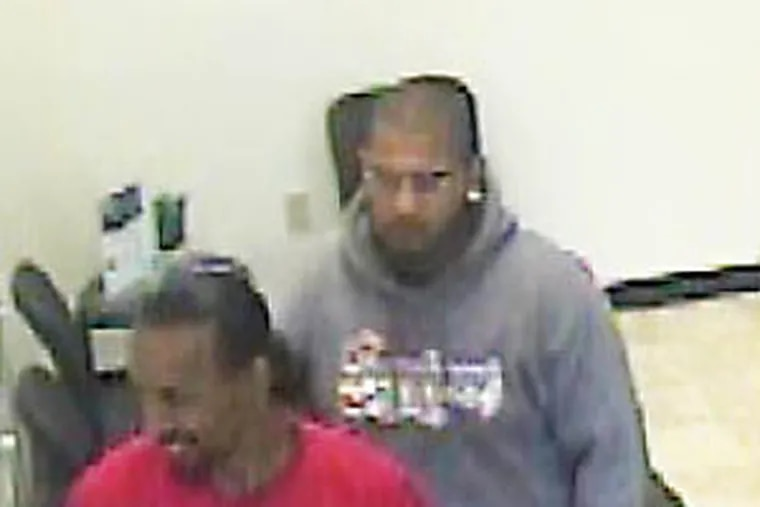 """Camden authorities are seeking help in identifying two """"persons of interest"""" shown here returning a rented truck used in an April homicide."""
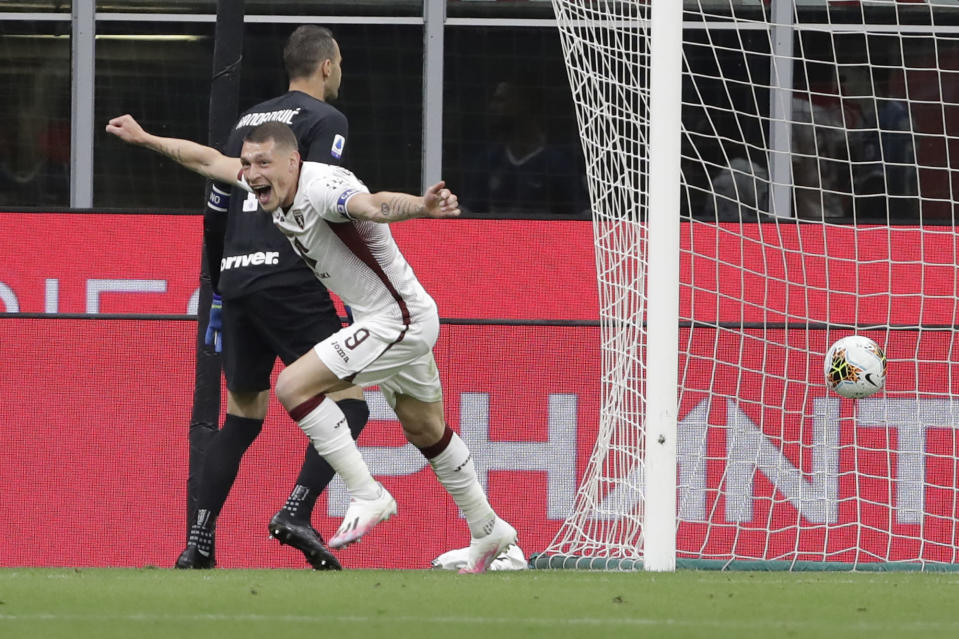 Torino's Andrea Belotti celebrates after scoring his side's opening goal during a Serie A soccer match between Inter Milan and Torino, at the San Siro stadium in Milan, Italy, Monday, July 13, 2020. (AP Photo/Luca Bruno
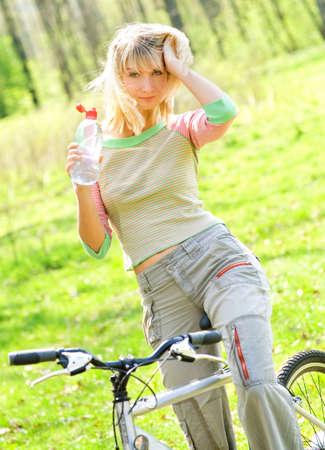 Beautiful young woman relaxing after riding a bike photo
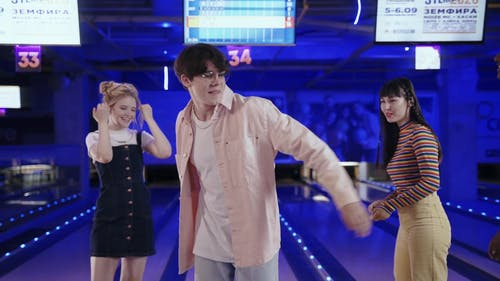 Male Teenager Celebrating His Victory in a Bowling Match with the Other Teenagers
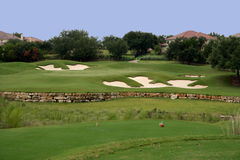 Golf hole. A view of the green on a scenic hill country golf course Stock Photo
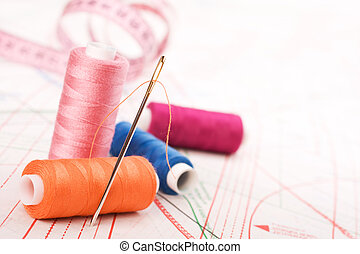 Spool of thread and needle. Sew accessories. - Spool of...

▶ [Instructions for the task]
Transcribe the listing in full. Leave the pictures out.

▶ [Answer section]
 """Camden authorities are seeking help in identifying two """"persons of interest"""" shown here returning a rented truck used in an April homicide."""
 Torino's Andrea Belotti celebrates after scoring his side's opening goal during a Serie A soccer match between Inter Milan and Torino, at the San Siro stadium in Milan, Italy, Monday, July 13, 2020. (AP Photo/Luca Bruno
 Beautiful young woman relaxing after riding a bike photo
 Male Teenager Celebrating His Victory in a Bowling Match with the Other Teenagers
 Golf hole. A view of the green on a scenic hill country golf course Stock Photo
 Spool of thread and needle. Sew accessories. - Spool of...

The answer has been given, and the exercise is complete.